[Monetdb-developers] [Monetdb-pf-checkins] pathfinder/runtime shredder.mx, XQuery_0-18, 1.126, 1.126.2.1

Jens Teubner jens.teubner at in.tum.de
Thu Jun 7 09:55:56 CEST 2007


Hi Jan F,

thanks for looking into our shredder's entity handling.  This has been
bugging us for quite a while now.

It feels a bit strange, though, that we really have to implement
getEntity() ourselves.  After all, this is exactly what I would expect
to be handled automatically by an XML parsing library.

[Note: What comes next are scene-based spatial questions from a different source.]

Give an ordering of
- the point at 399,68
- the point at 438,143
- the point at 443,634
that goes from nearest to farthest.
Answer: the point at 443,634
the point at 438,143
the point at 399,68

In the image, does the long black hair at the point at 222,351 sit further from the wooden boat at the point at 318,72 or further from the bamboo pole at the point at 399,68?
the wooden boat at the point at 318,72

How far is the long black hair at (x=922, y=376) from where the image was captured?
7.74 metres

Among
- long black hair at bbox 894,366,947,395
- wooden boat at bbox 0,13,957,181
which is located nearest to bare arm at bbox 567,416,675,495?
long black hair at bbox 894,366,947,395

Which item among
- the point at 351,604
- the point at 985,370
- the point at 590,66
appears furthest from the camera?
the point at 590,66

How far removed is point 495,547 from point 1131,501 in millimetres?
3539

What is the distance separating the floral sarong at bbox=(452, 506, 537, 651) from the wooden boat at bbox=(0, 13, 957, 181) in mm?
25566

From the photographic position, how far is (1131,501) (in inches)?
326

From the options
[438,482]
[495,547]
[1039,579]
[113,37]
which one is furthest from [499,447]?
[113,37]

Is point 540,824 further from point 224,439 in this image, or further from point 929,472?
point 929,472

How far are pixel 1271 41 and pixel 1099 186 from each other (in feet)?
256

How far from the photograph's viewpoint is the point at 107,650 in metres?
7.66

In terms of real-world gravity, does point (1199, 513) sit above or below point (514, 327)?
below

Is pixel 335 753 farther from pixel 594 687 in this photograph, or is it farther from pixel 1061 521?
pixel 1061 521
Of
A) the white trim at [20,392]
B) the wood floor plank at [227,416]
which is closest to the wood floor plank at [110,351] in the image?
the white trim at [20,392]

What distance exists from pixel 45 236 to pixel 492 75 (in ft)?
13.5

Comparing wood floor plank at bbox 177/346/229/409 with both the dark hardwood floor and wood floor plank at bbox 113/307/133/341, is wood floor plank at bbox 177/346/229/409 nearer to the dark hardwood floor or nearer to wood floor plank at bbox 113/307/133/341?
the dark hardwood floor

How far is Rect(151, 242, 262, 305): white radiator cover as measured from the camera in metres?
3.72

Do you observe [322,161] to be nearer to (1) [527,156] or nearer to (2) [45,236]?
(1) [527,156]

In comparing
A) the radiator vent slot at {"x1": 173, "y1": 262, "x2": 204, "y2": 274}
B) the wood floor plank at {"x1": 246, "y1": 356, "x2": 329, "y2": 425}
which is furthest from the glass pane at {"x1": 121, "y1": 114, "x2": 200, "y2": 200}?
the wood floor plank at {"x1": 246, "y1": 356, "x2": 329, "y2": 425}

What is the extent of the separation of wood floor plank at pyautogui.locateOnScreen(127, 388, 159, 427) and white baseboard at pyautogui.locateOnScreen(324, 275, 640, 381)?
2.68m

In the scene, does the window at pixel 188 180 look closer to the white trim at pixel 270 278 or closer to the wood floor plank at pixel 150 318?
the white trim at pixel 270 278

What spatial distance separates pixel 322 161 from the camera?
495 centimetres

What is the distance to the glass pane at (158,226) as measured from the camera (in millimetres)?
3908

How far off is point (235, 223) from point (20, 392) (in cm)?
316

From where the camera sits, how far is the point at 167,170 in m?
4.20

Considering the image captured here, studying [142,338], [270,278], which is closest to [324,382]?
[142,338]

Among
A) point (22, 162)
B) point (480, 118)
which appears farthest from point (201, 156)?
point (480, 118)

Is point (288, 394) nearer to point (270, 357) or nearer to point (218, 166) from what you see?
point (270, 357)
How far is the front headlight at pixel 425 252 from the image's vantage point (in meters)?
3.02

I have just glanced briefly over the libxml2 documentation.  And I saw
that there is a replaceEntities field in libxml2's xmlParserCtxt struct.
As usual, the documentation is very poor here, but this sounds to me
like exactly what we need.  Have you tried whether simply enabling this
flag would handle entities automatically?  (Sorry, I don't have the time
to test this myself right now.)  You find the documentation for
xmlParserCtxt at

  http://xmlsoft.org/html/libxml-tree.html#xmlParserCtxt .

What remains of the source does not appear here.